* _Data shown_:
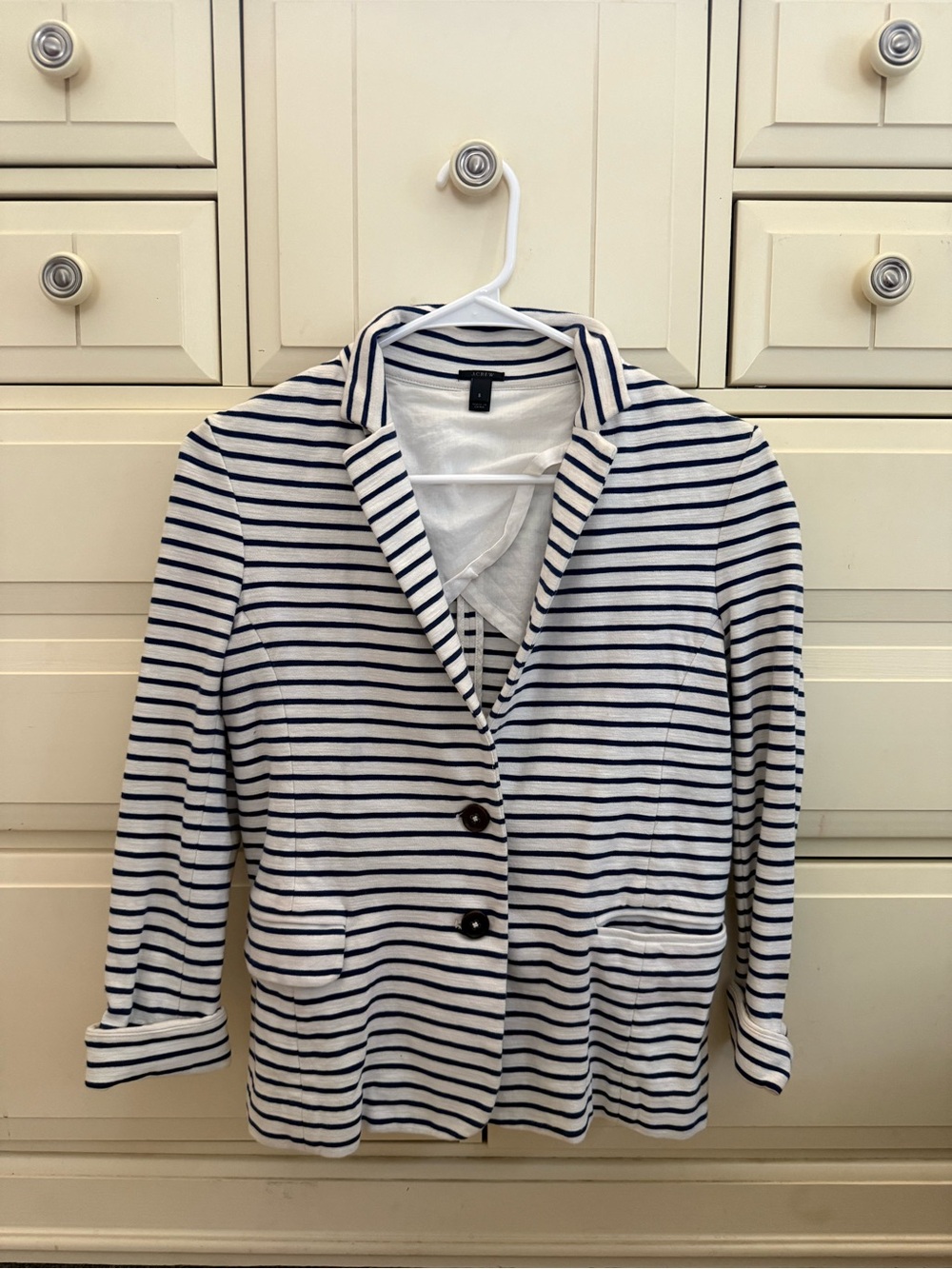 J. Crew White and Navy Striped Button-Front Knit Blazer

* * *

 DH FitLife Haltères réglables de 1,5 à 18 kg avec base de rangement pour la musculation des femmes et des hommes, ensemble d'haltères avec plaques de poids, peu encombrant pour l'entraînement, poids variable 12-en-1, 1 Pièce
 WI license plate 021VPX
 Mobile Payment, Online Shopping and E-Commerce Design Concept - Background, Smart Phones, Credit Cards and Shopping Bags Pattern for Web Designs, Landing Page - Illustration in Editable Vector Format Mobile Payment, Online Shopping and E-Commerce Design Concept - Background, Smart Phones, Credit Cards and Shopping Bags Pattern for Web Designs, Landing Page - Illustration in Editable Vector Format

==

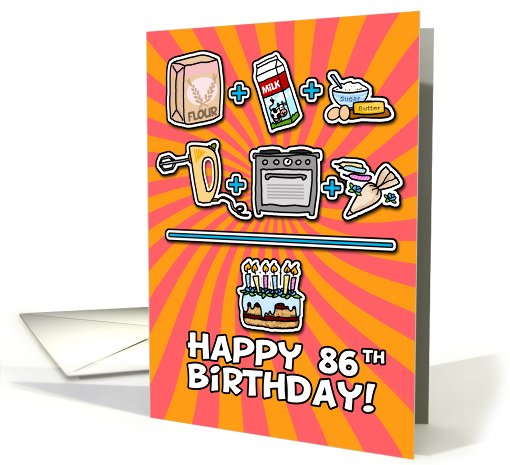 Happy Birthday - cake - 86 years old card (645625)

* _Exercise directions_: Your answer should be the exact lines above from the one with "WI license plate 021VPX" through the one with "Vector Format Mobile", both included, and nothing besides.

* _Result for this exercise_:
 WI license plate 021VPX
 Mobile Payment, Online Shopping and E-Commerce Design Concept - Background, Smart Phones, Credit Cards and Shopping Bags Pattern for Web Designs, Landing Page - Illustration in Editable Vector Format Mobile Payment, Online Shopping and E-Commerce Design Concept - Background, Smart Phones, Credit Cards and Shopping Bags Pattern for Web Designs, Landing Page - Illustration in Editable Vector Format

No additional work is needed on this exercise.